World Bank Sees Russia’s Economy Contracting in New 2015 Outlook

Russia’s economy is set to shrink next year as a lower oil price takes its toll, the World Bank said in a revised outlook on the country’s growth projections.

The economy will contract 0.7 percent next year with the average oil price at $78 a barrel, the Washington-based lender said in its most likely scenario released in a statement today. It projected a 0.3 percent growth rate for Russia in its baseline scenario in September.

The lower oil price will “negatively affect investment decisions” by companies and consumption may decline for the first time since 2009, said Birgit Hansl, World Bank Lead Economist for the Russian Federation.

Russia’s economy is expected to rebound to 0.3 percent growth in 2016 with the price of oil rising to $80 a barrel, the bank said in its report. Brent crude, which is priced close to Russia’s Urals main export blend, was at $66.63 a barrel, up 45 cents, at 11:11 a.m. in London today.

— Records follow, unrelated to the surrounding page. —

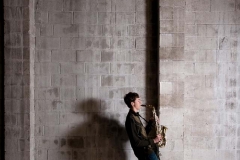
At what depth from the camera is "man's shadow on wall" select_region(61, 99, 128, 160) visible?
170 inches

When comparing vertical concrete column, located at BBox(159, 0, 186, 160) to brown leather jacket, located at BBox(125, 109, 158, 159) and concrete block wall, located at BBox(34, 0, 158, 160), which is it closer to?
concrete block wall, located at BBox(34, 0, 158, 160)

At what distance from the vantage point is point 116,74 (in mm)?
4324

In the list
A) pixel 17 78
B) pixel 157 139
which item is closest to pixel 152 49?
pixel 157 139

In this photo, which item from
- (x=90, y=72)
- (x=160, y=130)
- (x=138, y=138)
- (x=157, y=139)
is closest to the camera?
(x=138, y=138)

The world’s largest energy exporter is being battered by a tailspin in oil prices, a 40 percent plunge in the ruble against the dollar this year, and sanctions imposed by the U.S. and its allies over the conflict in Ukraine. Oil and gas contribute about 50 percent of Russia’s budget revenue.

“In the baseline scenario, investment is projected to contract for a third year in a row in 2015, because of continued uncertainty, restricted access to international financial markets by Russian companies and banks, and lower consumer demand,” Hansl said.

In the World Bank’s best-case scenario, with an average oil price of $85 a barrel, the economy may stall next year and expand 0.5 percent in 2016 as the oil price rises to $90 a barrel.

The Russian economy would contract 1.5 percent in the bank’s worst-case projection, which assumes an oil price of $70 a barrel. Growth may rebound to 0.3 percent in 2016 as the oil price rises to $72 a barrel, it said.